INPUT section start

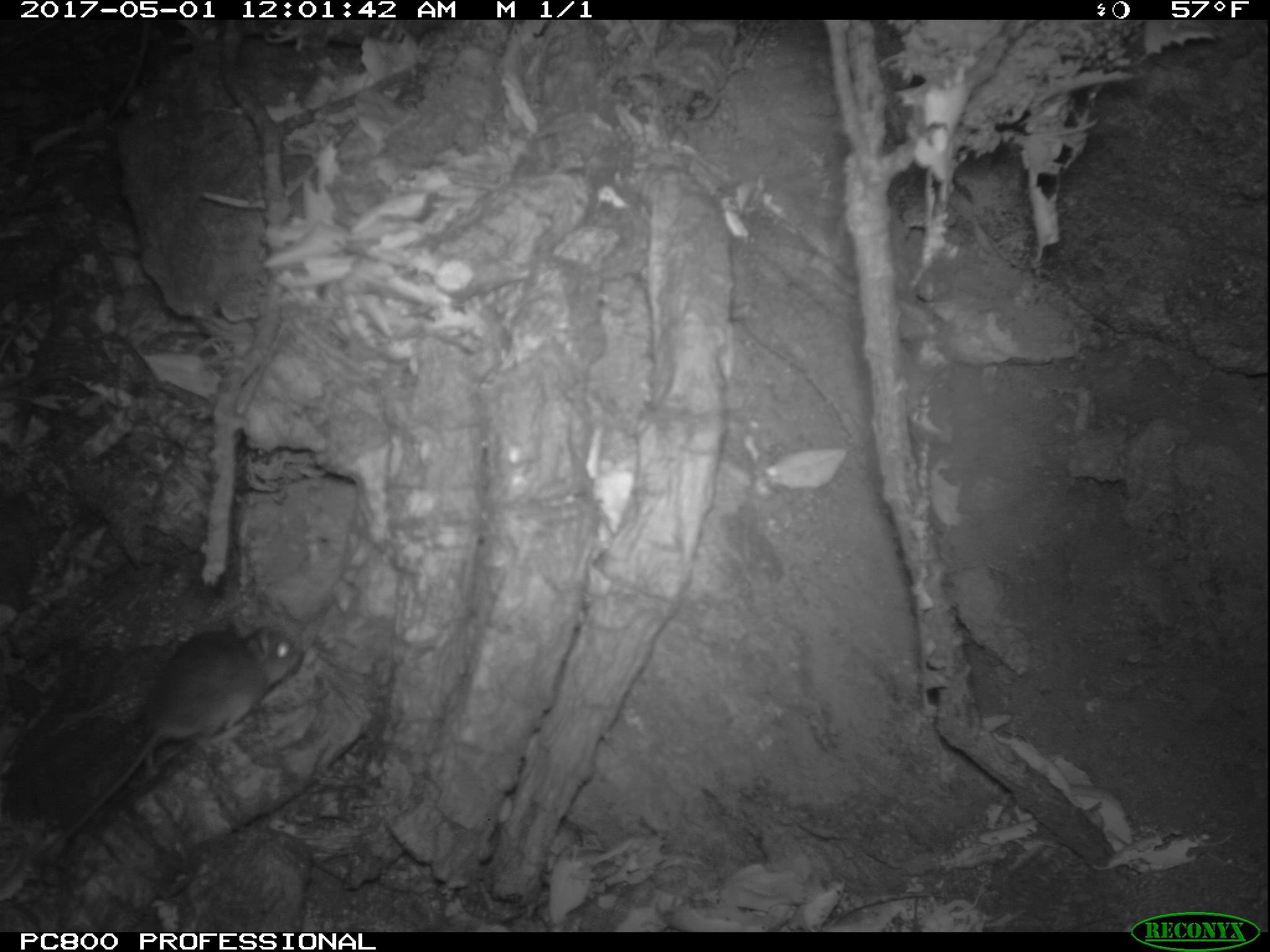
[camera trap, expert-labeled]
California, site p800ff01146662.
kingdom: Animalia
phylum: Chordata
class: Mammalia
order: Rodentia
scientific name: Rodentia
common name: rodent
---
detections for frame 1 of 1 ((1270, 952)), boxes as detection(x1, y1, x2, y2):
rodent: detection(16, 610, 302, 880)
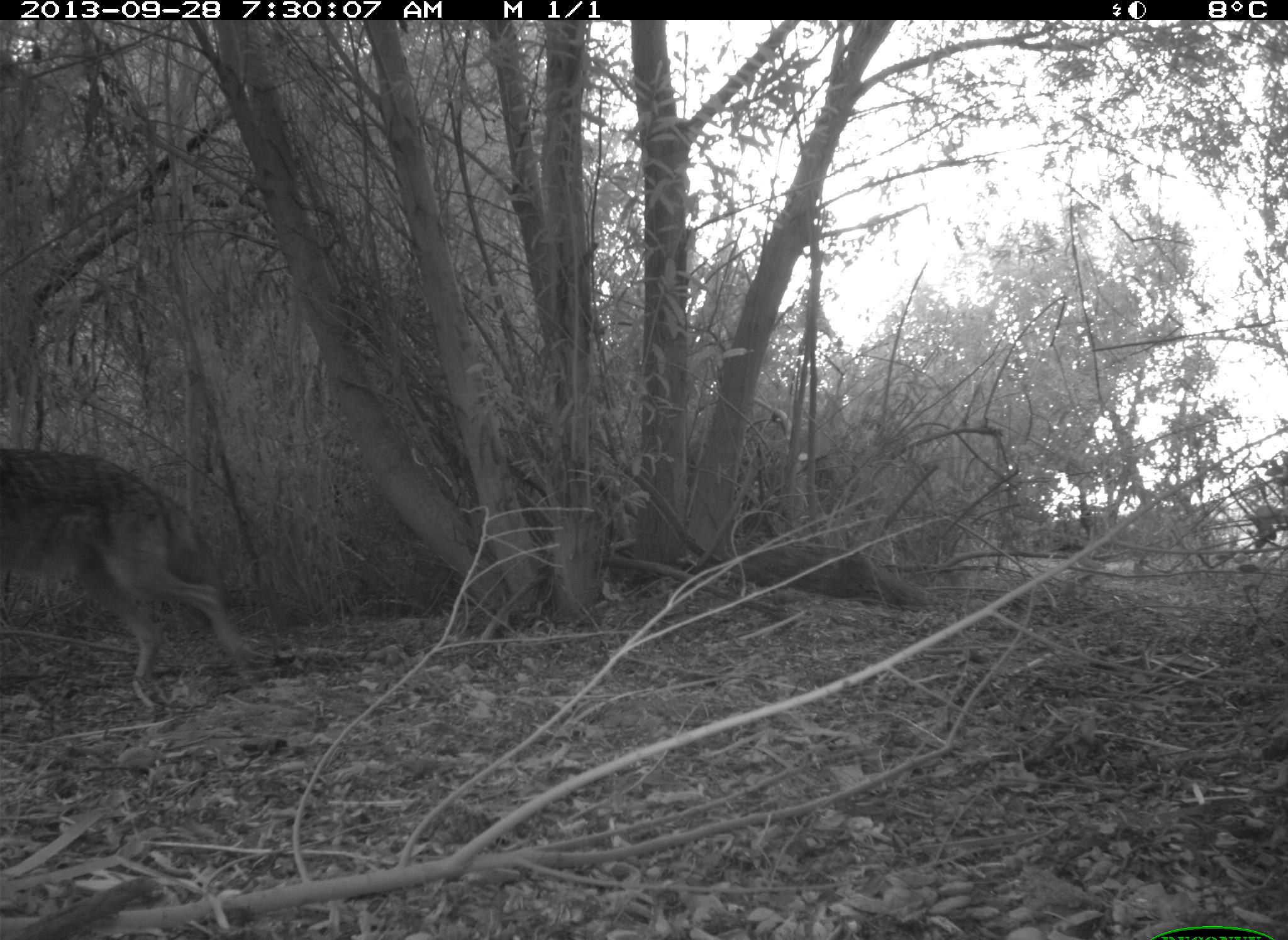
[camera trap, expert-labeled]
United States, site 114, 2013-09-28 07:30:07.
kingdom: Animalia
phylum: Chordata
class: Mammalia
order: Carnivora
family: Canidae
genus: Canis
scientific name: Canis latrans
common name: coyote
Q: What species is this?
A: Coyote (Canis latrans).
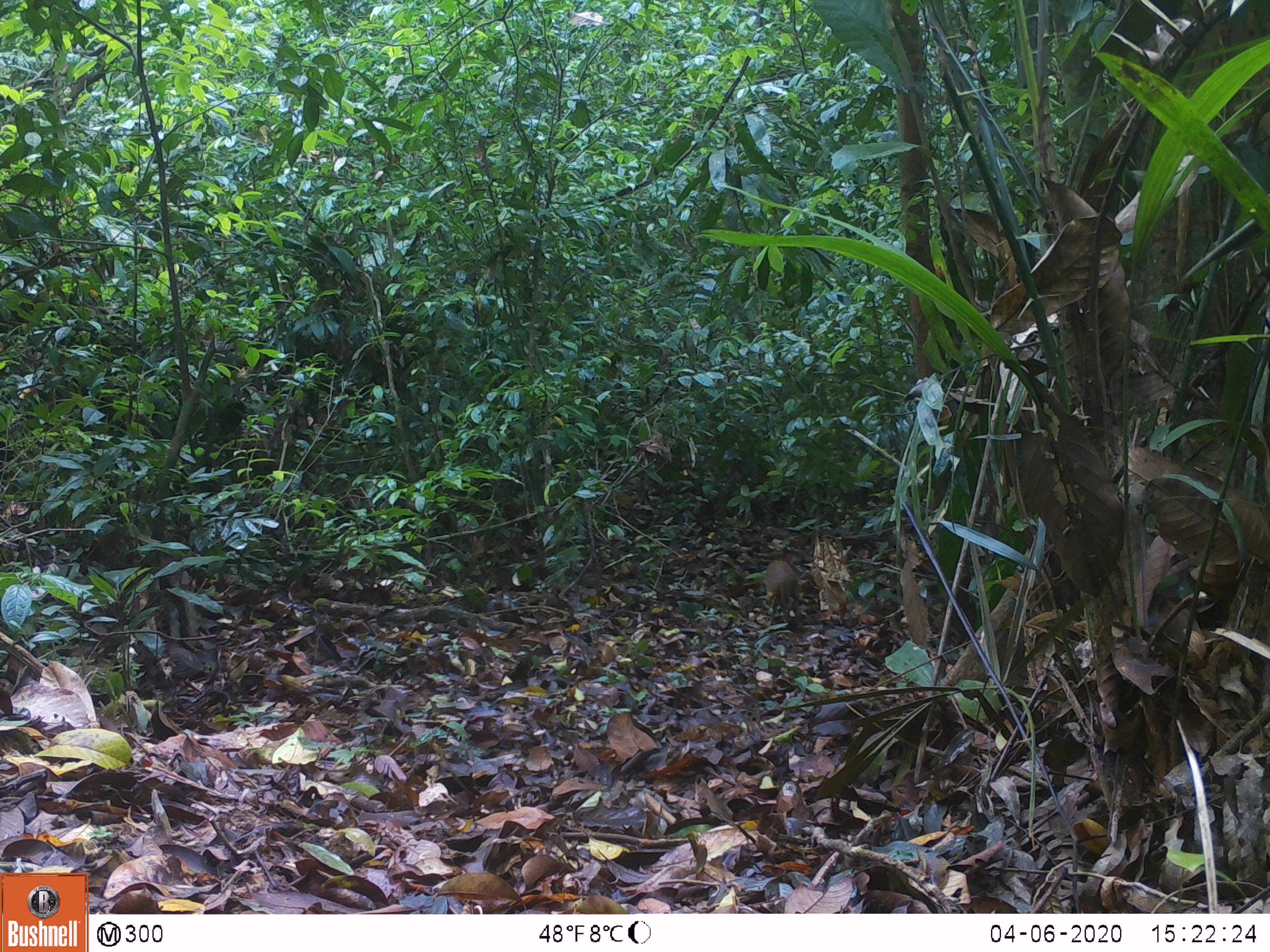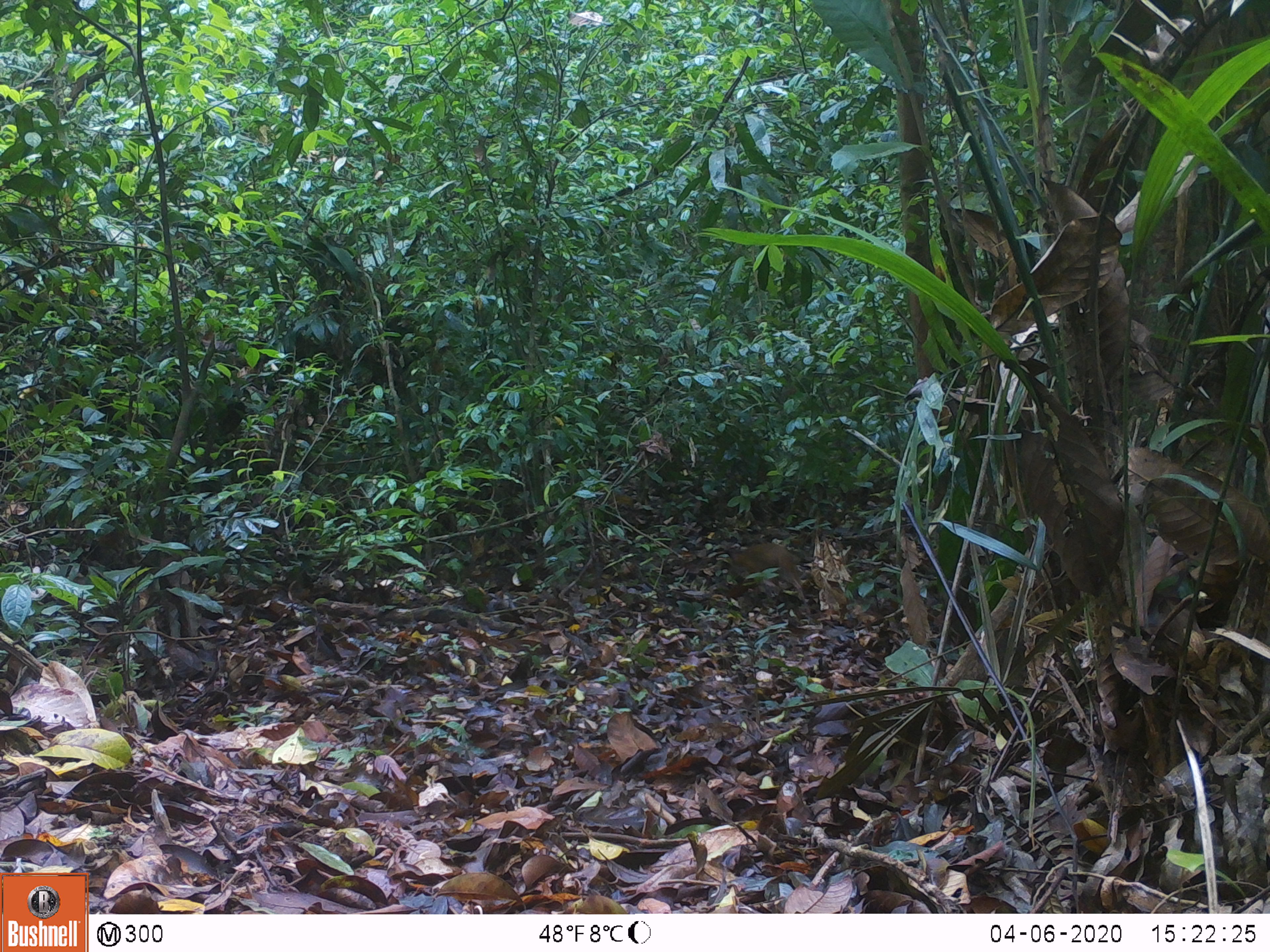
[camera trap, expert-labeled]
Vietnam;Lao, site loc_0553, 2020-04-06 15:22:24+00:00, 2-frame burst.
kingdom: Animalia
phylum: Chordata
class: Mammalia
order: Artiodactyla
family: Tragulidae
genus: Moschiola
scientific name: Moschiola meminna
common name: chevrotain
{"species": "chevrotain (Moschiola meminna)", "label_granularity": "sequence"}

INPUT section end

**PROBLEM**
Give back every line of the listing where the word "species" shows up.

**SOLUTION FOR THIS EXERCISE**
Q: What species is this?
{"species": "chevrotain (Moschiola meminna)", "label_granularity": "sequence"}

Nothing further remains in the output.